Mutuo
- Founded: 2001; 25 years ago
- Founder: Peter Hunt
- Type: Think tank
- Focus: Encouraging mutual approaches to business and public policy
- Region served: UK
- Method: Publications, consultancy and advocacy
- Website: www.mutuo.coop

= Mutuo =

Mutuo is a British advocacy organisation and think tank that advocates mutuals and cooperatives. In anticipation of the 2010 general election, it published the Mutuals Manifesto, which was the subject of an early day motion in the House of Commons.

Through Mutuo, consumer co-operatives, building societies, mutual insurers and friendly societies and other mutuals work together to promote their shared interests to the Government, media and other decision makers. Since 2001, Mutuo has worked to promote new mutuals. This has led to renewed growth in the mutual sector, with public sector mutuals established in health, housing and education and new community based businesses ranging from football to childcare.

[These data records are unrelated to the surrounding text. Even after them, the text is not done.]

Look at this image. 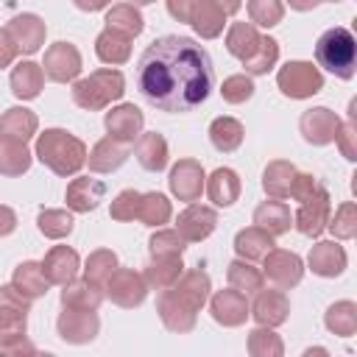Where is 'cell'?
Wrapping results in <instances>:
<instances>
[{
  "mask_svg": "<svg viewBox=\"0 0 357 357\" xmlns=\"http://www.w3.org/2000/svg\"><path fill=\"white\" fill-rule=\"evenodd\" d=\"M134 86L162 112H192L215 86L212 59L190 36H159L137 59Z\"/></svg>",
  "mask_w": 357,
  "mask_h": 357,
  "instance_id": "obj_1",
  "label": "cell"
},
{
  "mask_svg": "<svg viewBox=\"0 0 357 357\" xmlns=\"http://www.w3.org/2000/svg\"><path fill=\"white\" fill-rule=\"evenodd\" d=\"M36 159L56 176H75L86 165V145L64 128H45L36 137Z\"/></svg>",
  "mask_w": 357,
  "mask_h": 357,
  "instance_id": "obj_2",
  "label": "cell"
},
{
  "mask_svg": "<svg viewBox=\"0 0 357 357\" xmlns=\"http://www.w3.org/2000/svg\"><path fill=\"white\" fill-rule=\"evenodd\" d=\"M315 61L318 67L329 70L332 75L349 81L354 78V67H357V39L349 28H329L318 36L315 42Z\"/></svg>",
  "mask_w": 357,
  "mask_h": 357,
  "instance_id": "obj_3",
  "label": "cell"
},
{
  "mask_svg": "<svg viewBox=\"0 0 357 357\" xmlns=\"http://www.w3.org/2000/svg\"><path fill=\"white\" fill-rule=\"evenodd\" d=\"M123 92H126V78L120 70H112V67H100L73 84V100L86 112L106 109L112 100H120Z\"/></svg>",
  "mask_w": 357,
  "mask_h": 357,
  "instance_id": "obj_4",
  "label": "cell"
},
{
  "mask_svg": "<svg viewBox=\"0 0 357 357\" xmlns=\"http://www.w3.org/2000/svg\"><path fill=\"white\" fill-rule=\"evenodd\" d=\"M276 84H279L282 95H287L293 100H304L324 89V75L312 61H287L284 67H279Z\"/></svg>",
  "mask_w": 357,
  "mask_h": 357,
  "instance_id": "obj_5",
  "label": "cell"
},
{
  "mask_svg": "<svg viewBox=\"0 0 357 357\" xmlns=\"http://www.w3.org/2000/svg\"><path fill=\"white\" fill-rule=\"evenodd\" d=\"M103 293L112 298V304L117 307H139L148 296V282L142 273L131 271V268H114L112 276L103 282Z\"/></svg>",
  "mask_w": 357,
  "mask_h": 357,
  "instance_id": "obj_6",
  "label": "cell"
},
{
  "mask_svg": "<svg viewBox=\"0 0 357 357\" xmlns=\"http://www.w3.org/2000/svg\"><path fill=\"white\" fill-rule=\"evenodd\" d=\"M56 329H59V337L64 343H73V346H84V343H92L100 332V318L92 312V310H70L64 307L59 312V321H56Z\"/></svg>",
  "mask_w": 357,
  "mask_h": 357,
  "instance_id": "obj_7",
  "label": "cell"
},
{
  "mask_svg": "<svg viewBox=\"0 0 357 357\" xmlns=\"http://www.w3.org/2000/svg\"><path fill=\"white\" fill-rule=\"evenodd\" d=\"M42 73L56 81V84H67V81H75L78 73H81V53L75 45L70 42H56L45 50V61H42Z\"/></svg>",
  "mask_w": 357,
  "mask_h": 357,
  "instance_id": "obj_8",
  "label": "cell"
},
{
  "mask_svg": "<svg viewBox=\"0 0 357 357\" xmlns=\"http://www.w3.org/2000/svg\"><path fill=\"white\" fill-rule=\"evenodd\" d=\"M167 184H170V192L178 201H187V204L198 201L201 192H204V184H206V176H204L201 162H195V159H178L170 167Z\"/></svg>",
  "mask_w": 357,
  "mask_h": 357,
  "instance_id": "obj_9",
  "label": "cell"
},
{
  "mask_svg": "<svg viewBox=\"0 0 357 357\" xmlns=\"http://www.w3.org/2000/svg\"><path fill=\"white\" fill-rule=\"evenodd\" d=\"M265 265H262V273L276 284V287H296L304 276V262L298 254L293 251H284V248H271L265 257Z\"/></svg>",
  "mask_w": 357,
  "mask_h": 357,
  "instance_id": "obj_10",
  "label": "cell"
},
{
  "mask_svg": "<svg viewBox=\"0 0 357 357\" xmlns=\"http://www.w3.org/2000/svg\"><path fill=\"white\" fill-rule=\"evenodd\" d=\"M329 215H332L329 190H326V187H321L312 198L301 201V206H298V212H296L293 223H296V229H298L304 237H318V234L326 229Z\"/></svg>",
  "mask_w": 357,
  "mask_h": 357,
  "instance_id": "obj_11",
  "label": "cell"
},
{
  "mask_svg": "<svg viewBox=\"0 0 357 357\" xmlns=\"http://www.w3.org/2000/svg\"><path fill=\"white\" fill-rule=\"evenodd\" d=\"M6 33H8V39L14 42L17 53L31 56V53H36V50L45 45L47 25H45V20L36 17V14H17V17L6 25Z\"/></svg>",
  "mask_w": 357,
  "mask_h": 357,
  "instance_id": "obj_12",
  "label": "cell"
},
{
  "mask_svg": "<svg viewBox=\"0 0 357 357\" xmlns=\"http://www.w3.org/2000/svg\"><path fill=\"white\" fill-rule=\"evenodd\" d=\"M298 128H301V137L310 142V145H329L335 142L337 137V128H340V117L326 109V106H315V109H307L298 120Z\"/></svg>",
  "mask_w": 357,
  "mask_h": 357,
  "instance_id": "obj_13",
  "label": "cell"
},
{
  "mask_svg": "<svg viewBox=\"0 0 357 357\" xmlns=\"http://www.w3.org/2000/svg\"><path fill=\"white\" fill-rule=\"evenodd\" d=\"M218 226V212L212 206L204 204H190L184 212H178L176 218V231L187 240V243H201L206 240Z\"/></svg>",
  "mask_w": 357,
  "mask_h": 357,
  "instance_id": "obj_14",
  "label": "cell"
},
{
  "mask_svg": "<svg viewBox=\"0 0 357 357\" xmlns=\"http://www.w3.org/2000/svg\"><path fill=\"white\" fill-rule=\"evenodd\" d=\"M142 123H145V117L134 103H120L112 112H106V117H103V126H106L109 137H114L120 142H128V145L142 134Z\"/></svg>",
  "mask_w": 357,
  "mask_h": 357,
  "instance_id": "obj_15",
  "label": "cell"
},
{
  "mask_svg": "<svg viewBox=\"0 0 357 357\" xmlns=\"http://www.w3.org/2000/svg\"><path fill=\"white\" fill-rule=\"evenodd\" d=\"M209 312H212L215 324H220V326H243L248 318V301L234 287L218 290L209 301Z\"/></svg>",
  "mask_w": 357,
  "mask_h": 357,
  "instance_id": "obj_16",
  "label": "cell"
},
{
  "mask_svg": "<svg viewBox=\"0 0 357 357\" xmlns=\"http://www.w3.org/2000/svg\"><path fill=\"white\" fill-rule=\"evenodd\" d=\"M248 315H254L259 326H282L290 315V301L282 290H257V298L248 307Z\"/></svg>",
  "mask_w": 357,
  "mask_h": 357,
  "instance_id": "obj_17",
  "label": "cell"
},
{
  "mask_svg": "<svg viewBox=\"0 0 357 357\" xmlns=\"http://www.w3.org/2000/svg\"><path fill=\"white\" fill-rule=\"evenodd\" d=\"M156 312H159L162 324H165L170 332L184 335V332H192V329H195L198 312H195L190 304H184L173 290H162V296H159V301H156Z\"/></svg>",
  "mask_w": 357,
  "mask_h": 357,
  "instance_id": "obj_18",
  "label": "cell"
},
{
  "mask_svg": "<svg viewBox=\"0 0 357 357\" xmlns=\"http://www.w3.org/2000/svg\"><path fill=\"white\" fill-rule=\"evenodd\" d=\"M346 251L343 245H337L335 240H321L310 248V257H307V265L315 276H324V279H335L346 271Z\"/></svg>",
  "mask_w": 357,
  "mask_h": 357,
  "instance_id": "obj_19",
  "label": "cell"
},
{
  "mask_svg": "<svg viewBox=\"0 0 357 357\" xmlns=\"http://www.w3.org/2000/svg\"><path fill=\"white\" fill-rule=\"evenodd\" d=\"M78 268H81V259L70 245H53L42 259V271H45L47 282L50 284H61V287L75 279Z\"/></svg>",
  "mask_w": 357,
  "mask_h": 357,
  "instance_id": "obj_20",
  "label": "cell"
},
{
  "mask_svg": "<svg viewBox=\"0 0 357 357\" xmlns=\"http://www.w3.org/2000/svg\"><path fill=\"white\" fill-rule=\"evenodd\" d=\"M103 195H106L103 181L89 178V176H78V178H73L67 184L64 201H67V209L70 212H92V209H98V204L103 201Z\"/></svg>",
  "mask_w": 357,
  "mask_h": 357,
  "instance_id": "obj_21",
  "label": "cell"
},
{
  "mask_svg": "<svg viewBox=\"0 0 357 357\" xmlns=\"http://www.w3.org/2000/svg\"><path fill=\"white\" fill-rule=\"evenodd\" d=\"M128 159V142H120L114 137H103L92 145V151L86 153V165L92 173H112L117 167H123V162Z\"/></svg>",
  "mask_w": 357,
  "mask_h": 357,
  "instance_id": "obj_22",
  "label": "cell"
},
{
  "mask_svg": "<svg viewBox=\"0 0 357 357\" xmlns=\"http://www.w3.org/2000/svg\"><path fill=\"white\" fill-rule=\"evenodd\" d=\"M103 298H106L103 284H98V282L86 279V276L67 282L64 290H61V307H70V310H92V312H98Z\"/></svg>",
  "mask_w": 357,
  "mask_h": 357,
  "instance_id": "obj_23",
  "label": "cell"
},
{
  "mask_svg": "<svg viewBox=\"0 0 357 357\" xmlns=\"http://www.w3.org/2000/svg\"><path fill=\"white\" fill-rule=\"evenodd\" d=\"M254 226L265 229L271 237H279V234L290 231L293 215H290L287 204H282L279 198H271V201H262V204L254 209Z\"/></svg>",
  "mask_w": 357,
  "mask_h": 357,
  "instance_id": "obj_24",
  "label": "cell"
},
{
  "mask_svg": "<svg viewBox=\"0 0 357 357\" xmlns=\"http://www.w3.org/2000/svg\"><path fill=\"white\" fill-rule=\"evenodd\" d=\"M167 290H173L184 304H190L195 312L209 301V290H212V282H209V276L204 273V271H187V273H181V279L173 284V287H167Z\"/></svg>",
  "mask_w": 357,
  "mask_h": 357,
  "instance_id": "obj_25",
  "label": "cell"
},
{
  "mask_svg": "<svg viewBox=\"0 0 357 357\" xmlns=\"http://www.w3.org/2000/svg\"><path fill=\"white\" fill-rule=\"evenodd\" d=\"M8 84H11L14 98H20V100H33V98H39V92H42L45 73H42V67H39L36 61H20V64L11 70Z\"/></svg>",
  "mask_w": 357,
  "mask_h": 357,
  "instance_id": "obj_26",
  "label": "cell"
},
{
  "mask_svg": "<svg viewBox=\"0 0 357 357\" xmlns=\"http://www.w3.org/2000/svg\"><path fill=\"white\" fill-rule=\"evenodd\" d=\"M134 156L137 162L151 170V173H159L167 167V142L162 134L156 131H148V134H139L137 137V145H134Z\"/></svg>",
  "mask_w": 357,
  "mask_h": 357,
  "instance_id": "obj_27",
  "label": "cell"
},
{
  "mask_svg": "<svg viewBox=\"0 0 357 357\" xmlns=\"http://www.w3.org/2000/svg\"><path fill=\"white\" fill-rule=\"evenodd\" d=\"M206 195L215 206H231L240 198V176L231 167H218L206 178Z\"/></svg>",
  "mask_w": 357,
  "mask_h": 357,
  "instance_id": "obj_28",
  "label": "cell"
},
{
  "mask_svg": "<svg viewBox=\"0 0 357 357\" xmlns=\"http://www.w3.org/2000/svg\"><path fill=\"white\" fill-rule=\"evenodd\" d=\"M95 53L103 64H126L131 59V36L120 33V31H112V28H103L95 39Z\"/></svg>",
  "mask_w": 357,
  "mask_h": 357,
  "instance_id": "obj_29",
  "label": "cell"
},
{
  "mask_svg": "<svg viewBox=\"0 0 357 357\" xmlns=\"http://www.w3.org/2000/svg\"><path fill=\"white\" fill-rule=\"evenodd\" d=\"M184 273V262L181 257H151V262L145 265V282L153 290H167L173 287Z\"/></svg>",
  "mask_w": 357,
  "mask_h": 357,
  "instance_id": "obj_30",
  "label": "cell"
},
{
  "mask_svg": "<svg viewBox=\"0 0 357 357\" xmlns=\"http://www.w3.org/2000/svg\"><path fill=\"white\" fill-rule=\"evenodd\" d=\"M11 284H14L22 296H28L31 301L39 298V296H45L47 287H50V282H47V276H45V271H42V262H33V259H25V262H20V265L14 268Z\"/></svg>",
  "mask_w": 357,
  "mask_h": 357,
  "instance_id": "obj_31",
  "label": "cell"
},
{
  "mask_svg": "<svg viewBox=\"0 0 357 357\" xmlns=\"http://www.w3.org/2000/svg\"><path fill=\"white\" fill-rule=\"evenodd\" d=\"M36 128H39V120L25 106H11L0 117V137H11V139H20V142H28L36 134Z\"/></svg>",
  "mask_w": 357,
  "mask_h": 357,
  "instance_id": "obj_32",
  "label": "cell"
},
{
  "mask_svg": "<svg viewBox=\"0 0 357 357\" xmlns=\"http://www.w3.org/2000/svg\"><path fill=\"white\" fill-rule=\"evenodd\" d=\"M296 176V165L287 159H273L265 165L262 170V190L268 192V198H287L290 192V181Z\"/></svg>",
  "mask_w": 357,
  "mask_h": 357,
  "instance_id": "obj_33",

Mutuo operates as a not-for-profit Society:
- Campaigning for a better understanding of the benefits of mutual businesses
- Conducting and publishing policy research on issues of importance to the mutual sector
- Developing innovative new mutual businesses for the delivery of public services
- Delivering specialist consultancy services to mutuals
- Providing a Parliamentary monitoring and advisory service for mutual businesses

Mutuo is operated by Westminster Bridge Partnership.